CSS 343: Notes from Lecture 8 (DRAFT)

Administrivia

need to slip hashing part 2 (again)
assignment 2: extension to Saturday night (thereby ruining your weekend but not your Superbowl experience
no office hours Sunday
started marking assignment 1
- marking standard will be posted (post hoc)
assignment 3 is kinda like assignment 1 (two trees instead of two lists)

Preliminary Observations about Assignment 1

note: as a matter of professionalism, if you get some source code with a comment that identifies an author and/or a copyright, you cannot delete the comment and call yourself the author (there's a word for claming authorship of something written by someone else). If you do modify the file, feel free to add your name, but avoid deleting the name of the original author.
The wordcount (and wordcount/dedup in Assignment 2) are intended to be filter programs (see below). As stated in the assignment handout:
The program will be run against the instructor's test data with the output compared to a reference file so standard output needs to be clean.
This means "interactive prompts" would show up as differences in the output
spacing in your code: aim for consistency (you don't have to do it my preferred way, but inconsistency hurts my eyeballs)
the following is undefined behavior:
char word[127]; cin >> word; if (strlen(word) > 127) { cerr << "word too long"; die_a_horrible_death(); }
why? because by the time you check for overflow, it's already overflowed.

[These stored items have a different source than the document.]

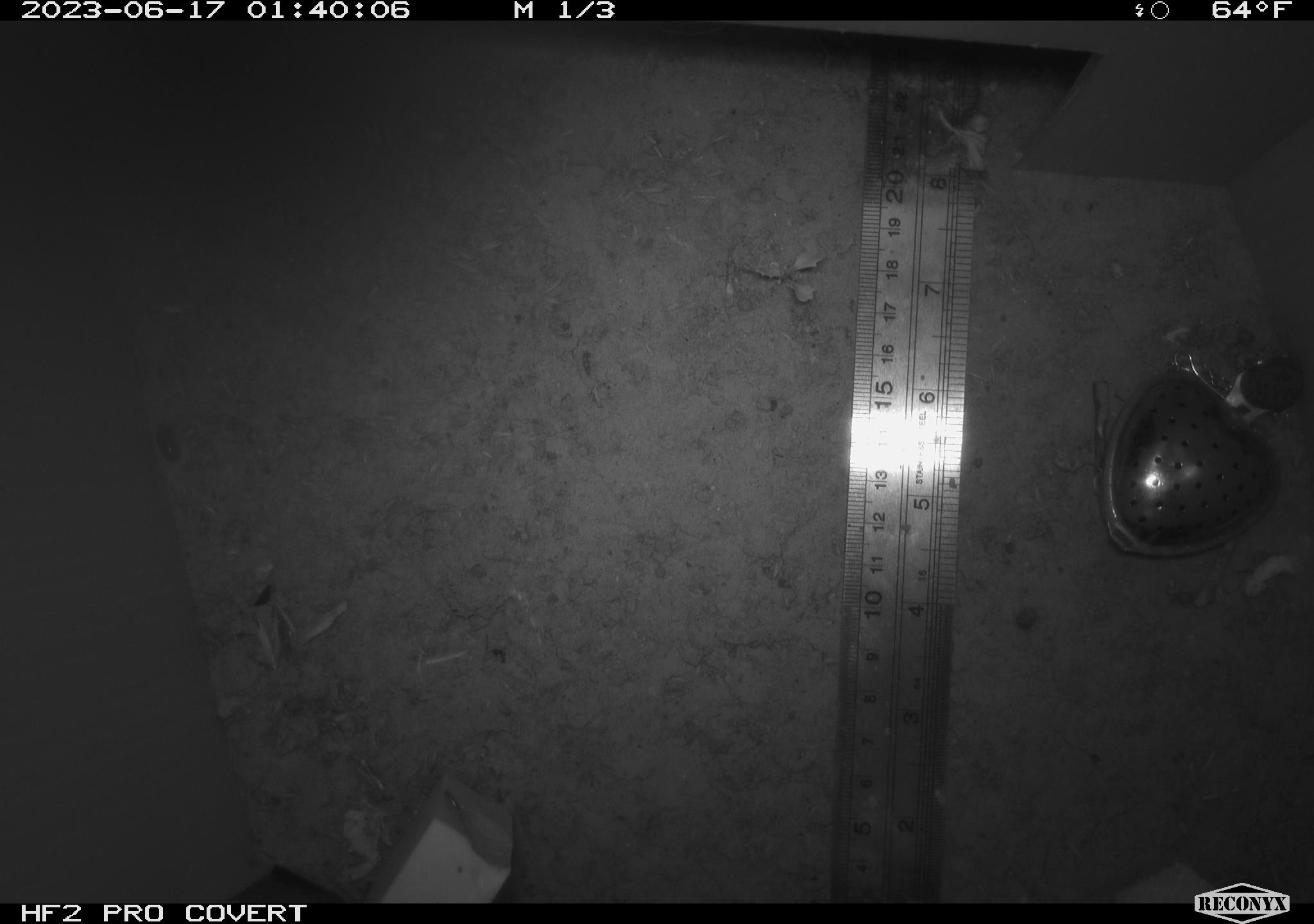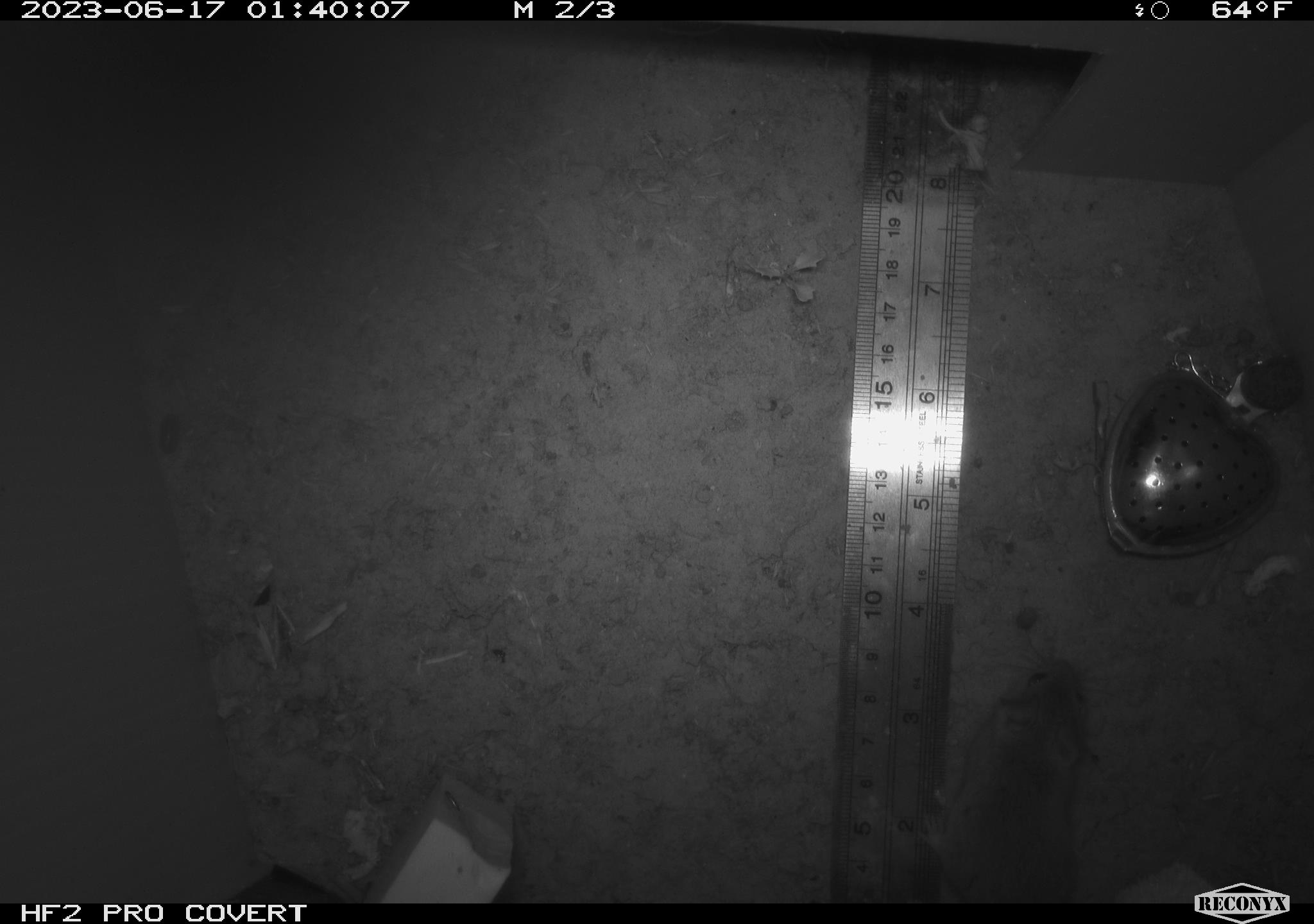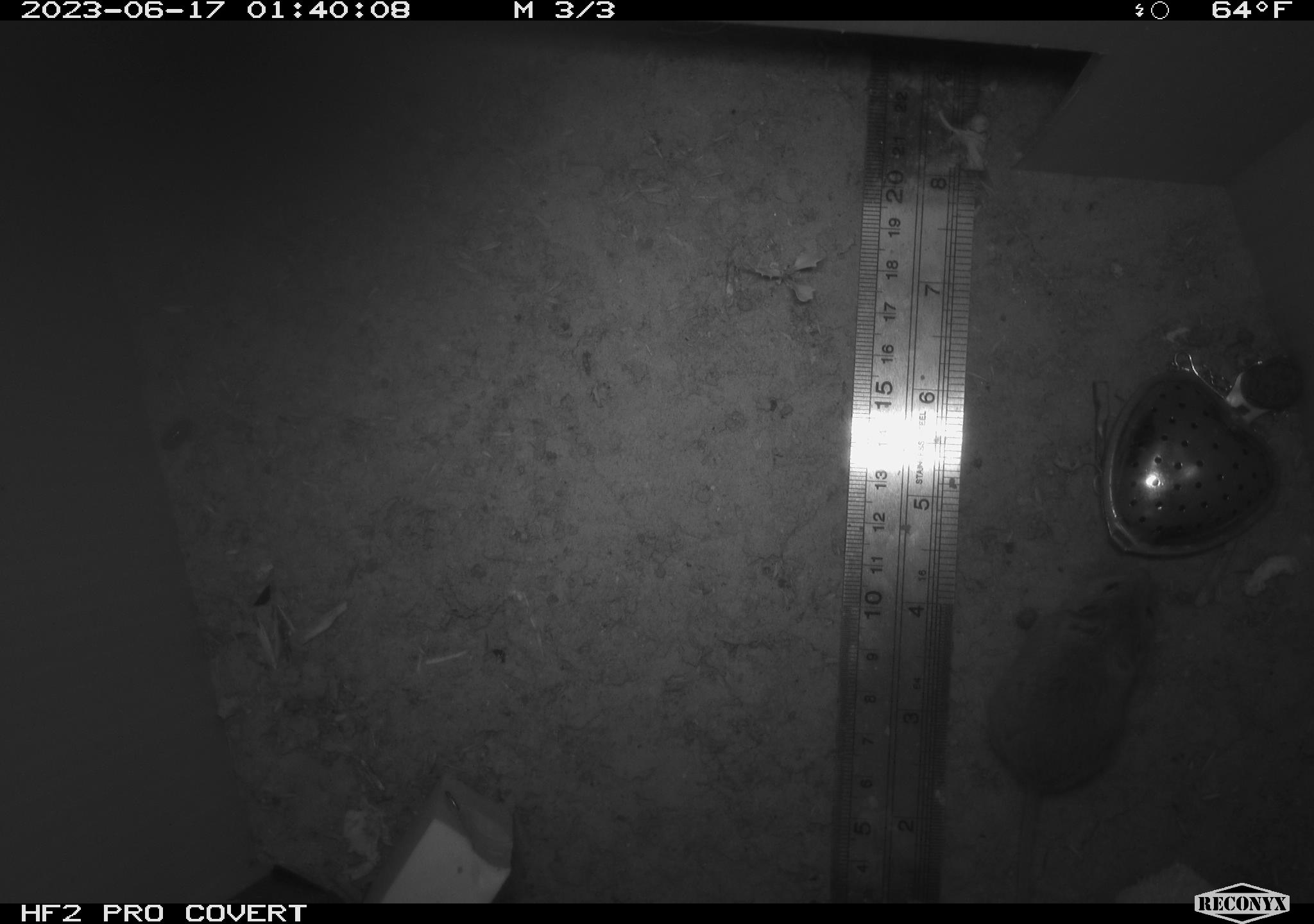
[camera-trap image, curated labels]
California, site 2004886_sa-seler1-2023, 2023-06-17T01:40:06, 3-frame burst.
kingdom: Animalia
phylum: Chordata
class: Mammalia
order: Rodentia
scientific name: Rodentia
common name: mouse species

If you're going to use cin to read into a C string (char array), you need to guard the read:
char word[129]; // need extra for trailing '\0' char cin >> setw(128) >> word; if (strlen(word) > 127) { cerr <&t; "word too long"; die_a_horrible_death(); }
Of course you weren't expected to know about setw but you were specifically cautioned against doing uncontrolled buffer overruns (controlled buffer overruns being one of the points of the exercise). Naturally, the following works fine because the C++ string library takes care of those messy little details:
char word[128]; string wordstring; cin >> wordstring; if (wordstring.length() > 127) { cerr << "word too long"; die_a_horrible_death(); } strcpy(word, wordstring.c_str());
But the point of the exercise is to expose some of those things that the library conveniently hides.
the following is undefined behavior:
a[i++] = i++
why? because the standard allows subexpressions to be evaluated in any order
- as soon as there's any uncertainty about what a construct does, best to avoid using it anyway

Filters, Job Control, and Pipelines

The guys at Bell Labs who put Unix together back in the 1970s had a number of those exceedingly brilliant ideas that are entirely obvious in hindsight. Among ideas were:

make everthing look like a file, instead of treating devices (keyboards, screens, tape drives, etc.) separately (this makes the operating system (library) more complicated, but enormously simplifies the application—a very good tradeoff
define a standard input and output (and error) files that are automatically opened for the program by the operating system before the program starts running
define a mechanism (pipes) for taking the standard output of one program and feeding it into the standard input of another program.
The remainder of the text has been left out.